_Aim of the exercise_:
Return each line of the entries that holds the string "site".

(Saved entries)
####################

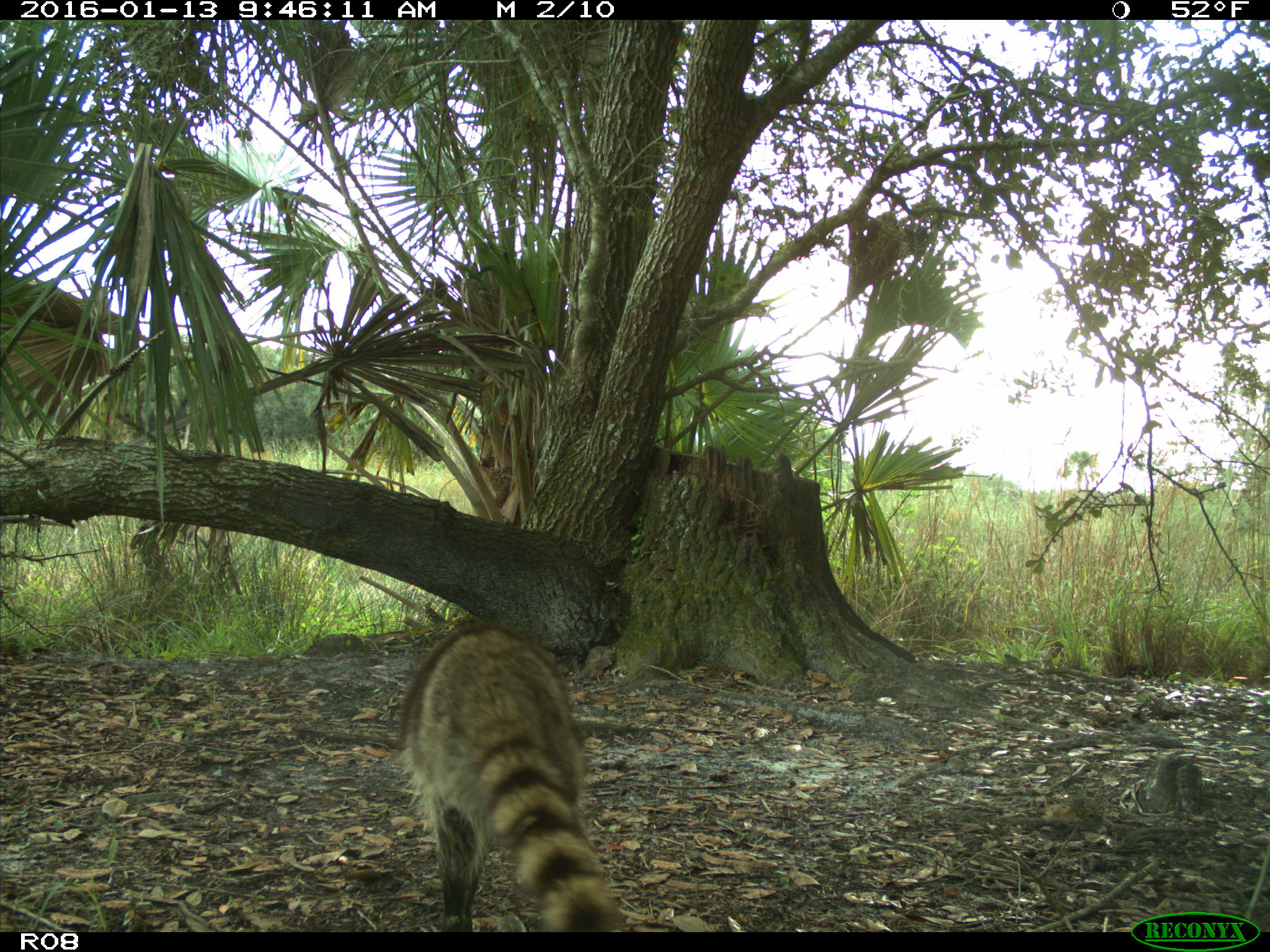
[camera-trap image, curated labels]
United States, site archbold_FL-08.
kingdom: Animalia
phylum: Chordata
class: Mammalia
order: Carnivora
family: Procyonidae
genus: Procyon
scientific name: Procyon lotor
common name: common raccoon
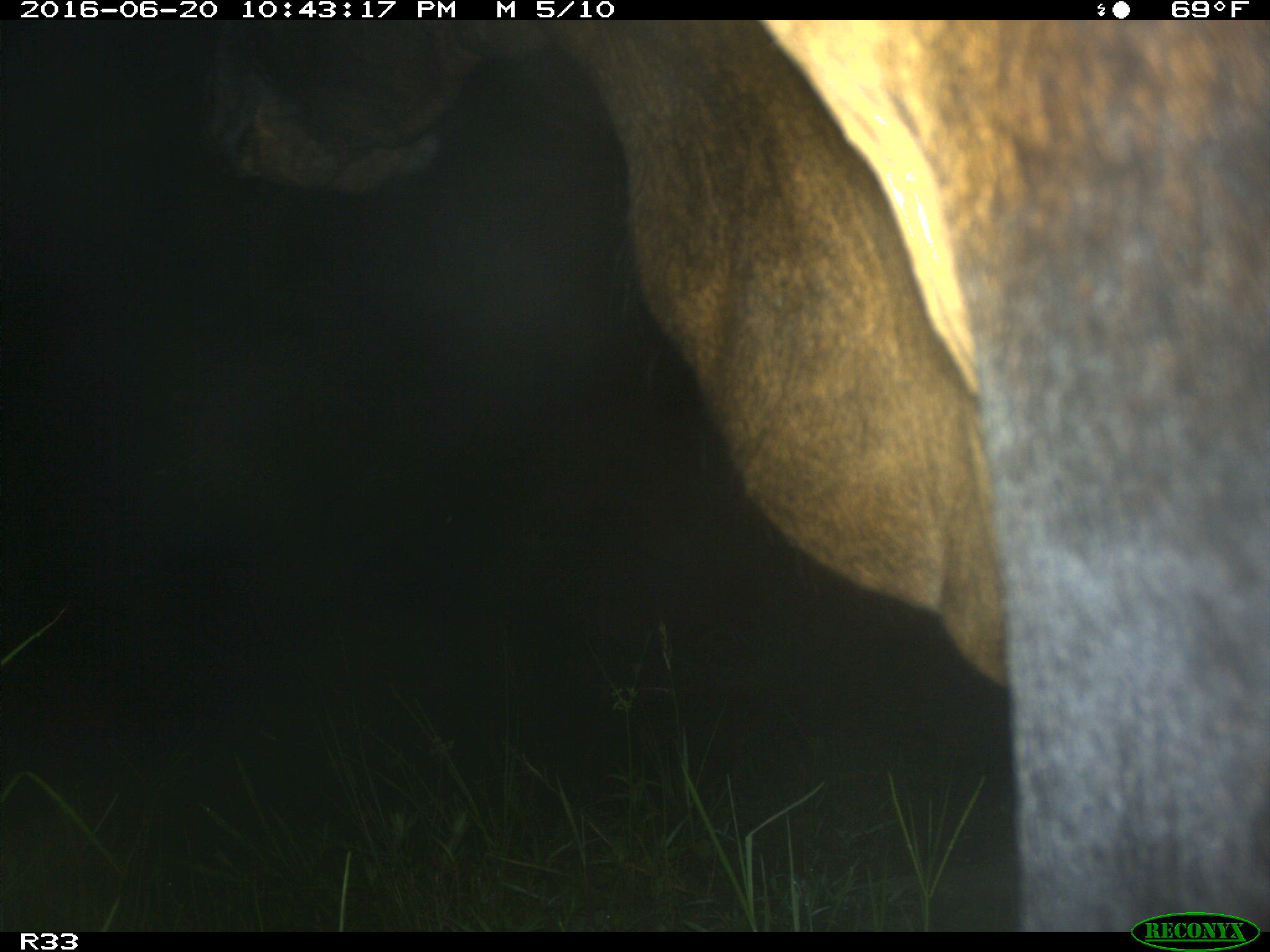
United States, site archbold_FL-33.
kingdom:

####################

_Completed task_:
United States, site archbold_FL-08.
United States, site archbold_FL-33.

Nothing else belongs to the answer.